"Família Vende Tudo" ri de preconceitos da classe média
De um filme cujo título nos créditos iniciais aparece na etiqueta de uma calcinha barata, pode-se esperar tudo, menos bom gosto. O resultado de "Família Vende Tudo", comédia de Alain Fresnot ("Desmundo", "Ed Mort"), não é de causar nenhuma surpresa, ao contrário do excesso de prêmios que o filme recebeu no último Cine PE, em abril passado, entre eles o de melhor ator para Caco Ciocler e melhor atriz, para Marisol Ribeiro (este dividido com Leandra Leal, por "Estamos Juntos").
O filme parte do pressuposto que uma família pobre e em sérias dificuldades venderia tudo para conseguir dinheiro - por "tudo", entenda-se a própria filha. Ariclenes (Lima Duarte, curiosamente, interpretando um personagem que leva o nome de batismo do ator) e Cida (Vera Holtz) moram na periferia de São Paulo e vivem de trambiques e muambas.
Quando um carregamento deles é confiscado na fronteira do Paraguai, a família tem uma ideia brilhante. A filha, Lindinha (Marisol), deverá seduzir o cantor brega Ivan Carlos (Ciocler) - rico, rei de um estilo chamado Xique, ele é uma espécie de sub-Latino (que, aliás, deu aulas ao ator e faz uma pequena participação no filme).
TRAILER DO FILME ''FAMÍLIA VENDE TUDO''
O artista fez rios de dinheiro explorando o gosto duvidoso do povão. Ariclenes e Cida tornam-se cafetões da filha e conseguem que seu plano dê certo. Apesar de casado com Jennifer (Luana Piovani), Ivan não pensa duas vezes em passar noites com fãs e dispensá-las na manhã seguinte.
Como esperado, o plano dá certo e a família vai cobrar seus lucros da gravidez da moça, batendo de frente com a primeira-dama do Xique. Nesse processo de ganhar dinheiro às custas de Lindinha, a família toda se corrompe. Até o filho evangélico (Robson Nunes) revela-se mais interessado no dinheiro do que em suas crenças.
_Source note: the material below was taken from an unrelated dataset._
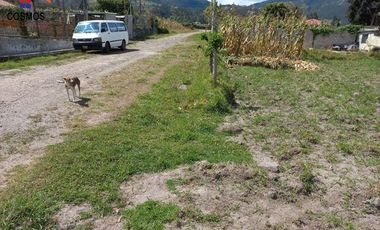 Venta de terreno en Otavalo sector Gualavi por San Pablo del Lago, 810 m2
Um a um, os personagens de "Família Vende Tudo" mostram-se corruptíveis. Se todos são imorais, o filme em si é extremamente amoral, debochando sem dó da classe C, partindo de preconceitos numa visão mundo-cão que ficaria bastante confortável em qualquer programa sensacionalista da televisão.
Não há qualquer preocupação em entender personagens, construir tramas, dramas e conflitos. A opção do diretor e roteirista do filme é simplesmente pelo escracho, forçando preconceitos ao extremo. Lindinha nada mais é do que uma versão das Maria Chuteiras no mundo musical, com a qual os pais encontram, na fragilidade moral de Ivan, a brecha para a tranquilidade financeira da família.
Desde sua concepção - ridicularizando seus personagens - o filme os julga e se coloca num patamar acima deles, olhando-os de cima para baixo. "Família Vende Tudo" opta pelo tipo de riso mais fácil, rápido e perigoso que pode existir: o que resulta do preconceito.